Alguns dos mais famosos economistas portugueses vêm defendendo que o valor das empresas depende dos seus resultados, de pouco ou de nada valendo os seus bens. Lembram-me os negociantes de gado, que procuravam comprar os bois de trabalho por metade do preço depois das grandes lavouras.
É a mesma lógica que justifica que se ofereçam Mercedes topo de gama,  quase novos, por valores irrisórios, nos nossos jornais, ou que se liquidem bens de capital que integram o património de empresas industriais, alguns de tecnologia de topo, a preço de sucata, lançando-se os bancos na falência e obrigando-se os contribuintes a pagar as suas loucuras.
O facto de não haver crédito e de não haver dinheiro não justifica que se venda tudo ao desbarato nem permite que se transforme em regra a compra de imóveis por 50 euros, porque ninguém apareceu na praça.
O que se está a passar em Portugal lembra-me práticas daqueles advogados vigaristas que voltaram a aparecer com o modelo usado no fim da I República. Ameaçavam os clientes dizendo-lhes que ou lhes vendiam os bens por uma tuta e meia ou ficariam sem nada. E ficavam-lhes com tudo, menos com a casa de morada da família, exigindo-lhes que os tratassem como caridosos beneméritos e não como ladrões.
Sejam quais forem os critérios,  é chocante a campanha de manipulação feita em torno do negócio da TAP. Tanto quanto se sabe, a companhia vendeu, em 2010, mais de 2.930 mil milhões de euros.

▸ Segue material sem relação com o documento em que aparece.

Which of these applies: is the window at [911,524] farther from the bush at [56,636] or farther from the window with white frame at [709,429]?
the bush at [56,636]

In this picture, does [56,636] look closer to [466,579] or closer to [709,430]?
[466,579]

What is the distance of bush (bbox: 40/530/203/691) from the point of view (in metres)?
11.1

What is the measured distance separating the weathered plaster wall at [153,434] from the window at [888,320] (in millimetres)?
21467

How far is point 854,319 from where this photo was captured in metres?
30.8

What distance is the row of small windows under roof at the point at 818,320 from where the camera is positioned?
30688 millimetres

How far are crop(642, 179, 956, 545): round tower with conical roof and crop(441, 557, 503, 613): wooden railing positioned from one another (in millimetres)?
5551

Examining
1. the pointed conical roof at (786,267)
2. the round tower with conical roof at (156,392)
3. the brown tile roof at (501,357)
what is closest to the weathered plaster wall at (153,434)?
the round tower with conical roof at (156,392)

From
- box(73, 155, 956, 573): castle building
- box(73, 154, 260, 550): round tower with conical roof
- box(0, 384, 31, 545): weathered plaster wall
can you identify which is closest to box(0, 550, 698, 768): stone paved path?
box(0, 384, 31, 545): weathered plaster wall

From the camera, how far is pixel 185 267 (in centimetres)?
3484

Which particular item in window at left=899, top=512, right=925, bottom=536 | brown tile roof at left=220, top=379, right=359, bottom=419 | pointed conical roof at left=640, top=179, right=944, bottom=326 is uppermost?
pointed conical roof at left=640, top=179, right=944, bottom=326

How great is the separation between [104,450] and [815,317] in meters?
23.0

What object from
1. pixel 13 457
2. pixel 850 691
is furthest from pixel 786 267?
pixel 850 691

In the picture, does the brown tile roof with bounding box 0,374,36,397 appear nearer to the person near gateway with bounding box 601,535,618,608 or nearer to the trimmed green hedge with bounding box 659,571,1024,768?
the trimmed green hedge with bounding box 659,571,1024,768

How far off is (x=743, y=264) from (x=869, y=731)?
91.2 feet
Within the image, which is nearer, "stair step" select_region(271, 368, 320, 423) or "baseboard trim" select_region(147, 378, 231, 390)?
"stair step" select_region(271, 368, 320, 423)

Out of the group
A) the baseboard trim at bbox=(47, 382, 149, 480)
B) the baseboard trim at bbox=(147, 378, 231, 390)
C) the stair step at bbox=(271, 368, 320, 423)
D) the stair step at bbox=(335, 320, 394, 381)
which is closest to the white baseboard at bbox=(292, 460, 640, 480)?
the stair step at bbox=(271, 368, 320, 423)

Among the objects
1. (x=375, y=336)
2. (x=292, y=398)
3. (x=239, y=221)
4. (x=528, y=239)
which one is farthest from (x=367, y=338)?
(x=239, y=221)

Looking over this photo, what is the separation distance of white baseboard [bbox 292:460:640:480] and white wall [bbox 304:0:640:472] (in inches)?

O papão de que é preciso injetar capital do montante de 300 milhões e assumir dívidas de cerca de 1.500 milhões, para justificar a pretensão de pagar ao Estado apenas 30 milhões de euros não passa de um argumento para enganar papalvos.
Isso só é possível porque estamos perante um negócio escuro, como são, atualmente, quase todos os negócios públicos, relativamente aos quais se apagaram todos os princípios da boa governança.
Vive-se em Portugal um sentimento de finis patriae, como se se estivessem a refundar todos os monstros que vimos cair na nossa juventude.